PASSAGE PROVIDED »
%%

Bad_boi 06-05-2013 10:36 PM

A space for positive trans posts
 
The rules of this thread are simple. Post something positive relating to being trans. It could be anything, something that made you smile, a positive change, hope for the future. Anything that is uplifting.


*HUGS* For all!

s0litude 06-05-2013 11:08 PM

Curse to Blessing
 
When I finally acknowledged I was a transman, I thought I was cursed. My first injection, I'd like to tell y'all that I was stoic, strong, all excited and happy and rarin' to go. Nu uh. I was married even-- but I cried, thought no one could love me "this way". I can handle injections well, but the emotional side of it caused me to almost rip the arms off a stuffed animal I was hugging just to have something in my hands and arms.

Over time though, the shame and fear turned to pride.

I've had experiences and perspectives that others just do not "get" because of being a trans. I can easily see both sides of the coin when others are struggling to make sense of things. It truly is a blessing, not a curse. And I remember that when people try to belittle me for being this way. Sling your arrows elsewhere. I KNOW who and what I am. I'm damn proud of the man I became and continue to become each day. One day, I'll find a woman who loves me "scars and all". After all, scars are tattoos for the bold.

%%

RECORD EXTRACTS »
%%

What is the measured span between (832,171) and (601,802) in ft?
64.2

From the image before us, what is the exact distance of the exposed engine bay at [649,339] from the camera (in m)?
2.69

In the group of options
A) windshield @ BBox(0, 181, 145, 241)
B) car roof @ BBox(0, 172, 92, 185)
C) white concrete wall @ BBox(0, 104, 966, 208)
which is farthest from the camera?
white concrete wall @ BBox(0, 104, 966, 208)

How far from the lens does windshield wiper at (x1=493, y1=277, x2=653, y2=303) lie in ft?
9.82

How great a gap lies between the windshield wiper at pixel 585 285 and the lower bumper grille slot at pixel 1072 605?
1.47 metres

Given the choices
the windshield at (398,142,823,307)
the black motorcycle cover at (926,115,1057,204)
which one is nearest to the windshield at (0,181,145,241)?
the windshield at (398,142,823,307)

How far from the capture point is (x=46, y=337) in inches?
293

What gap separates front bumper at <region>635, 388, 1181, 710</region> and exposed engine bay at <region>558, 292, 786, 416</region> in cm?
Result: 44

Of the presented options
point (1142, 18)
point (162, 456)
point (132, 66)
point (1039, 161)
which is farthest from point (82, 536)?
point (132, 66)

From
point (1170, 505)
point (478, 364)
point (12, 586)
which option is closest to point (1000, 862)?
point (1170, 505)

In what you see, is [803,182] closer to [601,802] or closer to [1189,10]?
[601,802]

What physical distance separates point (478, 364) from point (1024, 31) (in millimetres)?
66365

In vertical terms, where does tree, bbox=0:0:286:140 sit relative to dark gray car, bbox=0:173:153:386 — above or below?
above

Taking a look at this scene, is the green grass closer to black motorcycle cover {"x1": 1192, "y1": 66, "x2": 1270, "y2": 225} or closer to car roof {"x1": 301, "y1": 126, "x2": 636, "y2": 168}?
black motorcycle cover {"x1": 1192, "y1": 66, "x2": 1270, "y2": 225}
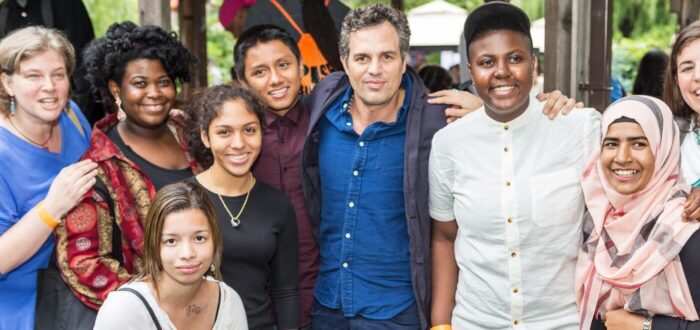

%%

PARTS OF THE EXERCISE »
A. List the examples the opening post of the forum thread gives of something positive to post.
B. In the forum thread, what was s0litude hugging during the first injection?
C. Duplicate the forum thread word for word, taking everything from "The rules of" down to "hands and arms.".
The entries are separate material and have no connection to the forum thread.

ANSWERS IN ORDER »
A.
- something that made you smile
- a positive change
- hope for the future

B. A stuffed animal.

C.
The rules of this thread are simple. Post something positive relating to being trans. It could be anything, something that made you smile, a positive change, hope for the future. Anything that is uplifting.


*HUGS* For all!

s0litude 06-05-2013 11:08 PM

Curse to Blessing
 
When I finally acknowledged I was a transman, I thought I was cursed. My first injection, I'd like to tell y'all that I was stoic, strong, all excited and happy and rarin' to go. Nu uh. I was married even-- but I cried, thought no one could love me "this way". I can handle injections well, but the emotional side of it caused me to almost rip the arms off a stuffed animal I was hugging just to have something in my hands and arms.